There is one cause and that's the lack of affordable housing. But what causes people to be unable to afford housing?
There's a long list:
- Greedy landlords raise the rent higher than you can pay.
- This has been reported in the papers, often, in and around Seattle.
- Rents generally have risen too high for many to afford.
- Developers are building high-rent apartments, and avoiding developing low-rent apartments, in Seattle.
- Landlords evict you, self-help style, and seize your belongings
- Several homeless I have talked to have said the police didn't help them when their landlord robbed them.
- You lose your job, and don't have enough saved up to pay rent until you find another one
- Even though the official unemployment rate is 4%, finding work is hard.
- Your parents kick you out of the house because you're gay, lesbian, bisexual, transgendered, et cetera
- A large percentage of homeless youth are LGBTQ, and many are under 18. Yes, their parents kick them out, sometimes quite young.
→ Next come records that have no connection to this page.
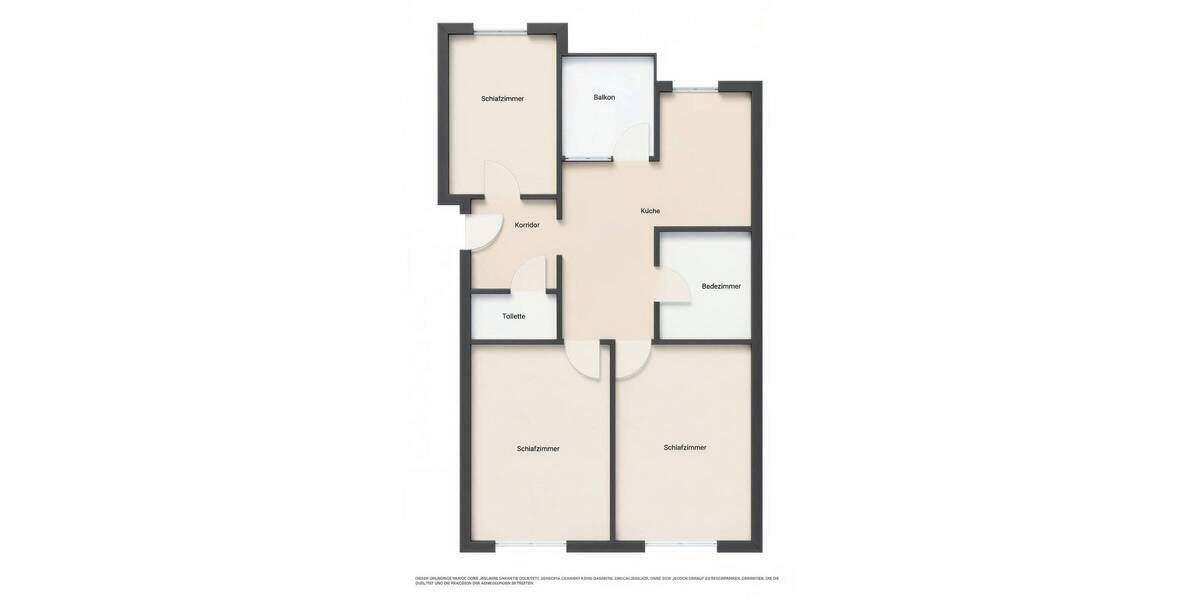 Etagenwohnung Leipzig Zentrum-West - 3 Zimmer, 76 m&sup2;, 325.000&euro; | Angebot:26851760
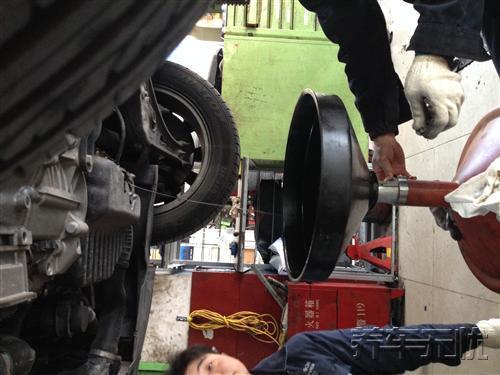 车主们喜爱的保养——养车无忧网自助保养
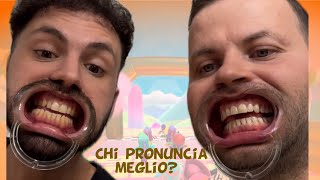 Chi pronuncia meglio 🤣🤣🤣 davidemogaverotheMOGS [upl. by Amorita]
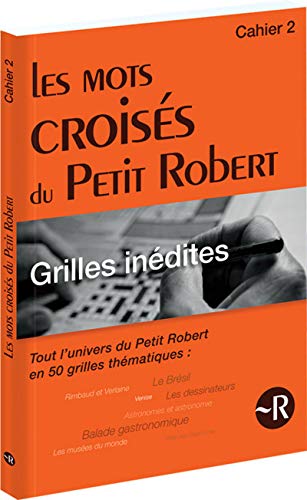 Stock image for Les mots croiss du Petit Robert - Tome 2 (02) for sale by LIBRAIRIE DES 3 ABERS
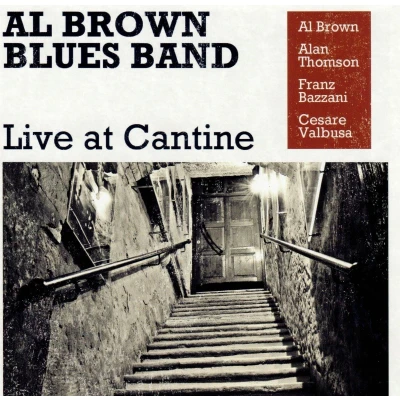 Afbeelding van Al Brown Bluesband Live At Cantina (CD)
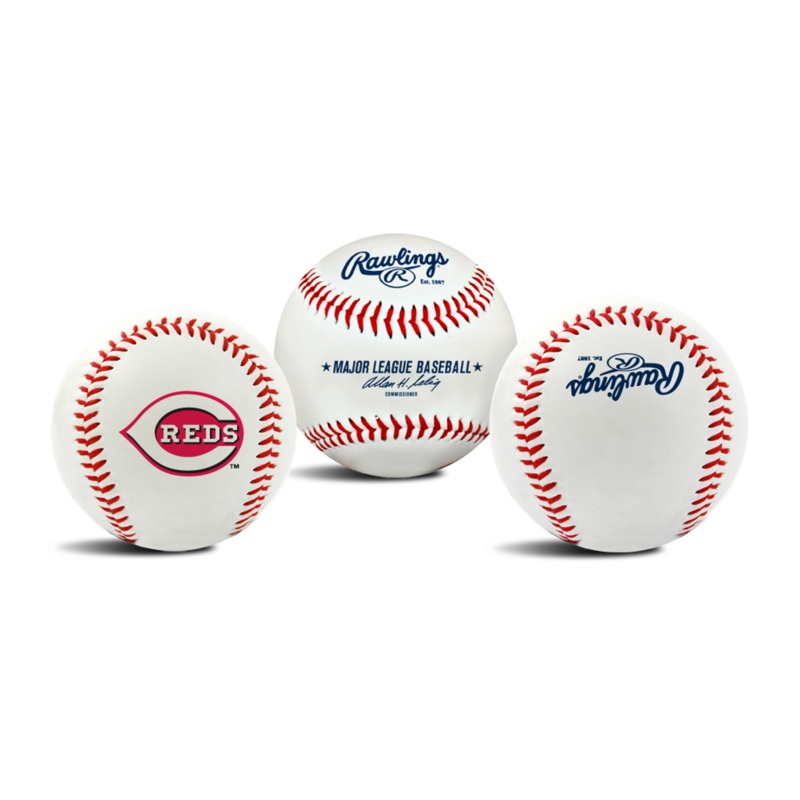 Cincinnati Reds Rawlings “The Original” Team Logo Baseball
The youth don't want to go back -- would you go back to parents who hate what you are?
- You move to a city in a last desperate gamble to find work, leaving everything else behind
- I hear many tales of this.
- In Seattle, some employers will not hire you if you haven't been here at least 2 years. Overcoming the discrimination is tough.
- Your small business folds (80% failure rate every 5 years)
- 80% of small businesses fail in the first 5 years.
- 80% of those that are left fail in the second 5 years.
- Starting a small business means gambling just about everything -- home included. So when it fails, you lose your housing.
- You graduate from college with a degree in a field for which nobody is hiring
- When you went to school, perhaps mechanical engineering was in demand. Four years later, mechanical engineers are a dime a gross; you can't find work that pays better than a burger joint.
- You become addicted to drugs.
- Your doctor prescribed oxycontin, to which you became addicted. Then he cut you off, and you tried heroin instead. Now you're addicted, and getting some more black tar is more important than paying rent.
- You're Native American, Black, or Hispanic, and finding work is really difficult.
- Racial discrimination is alive and well in Seattle. It hides itself in "encampment sweeps" and other actions that affect people of color disproportionately.
And, in many of these, there are few choices you, as the potential homeless person, can make to assure yourself of staying housed.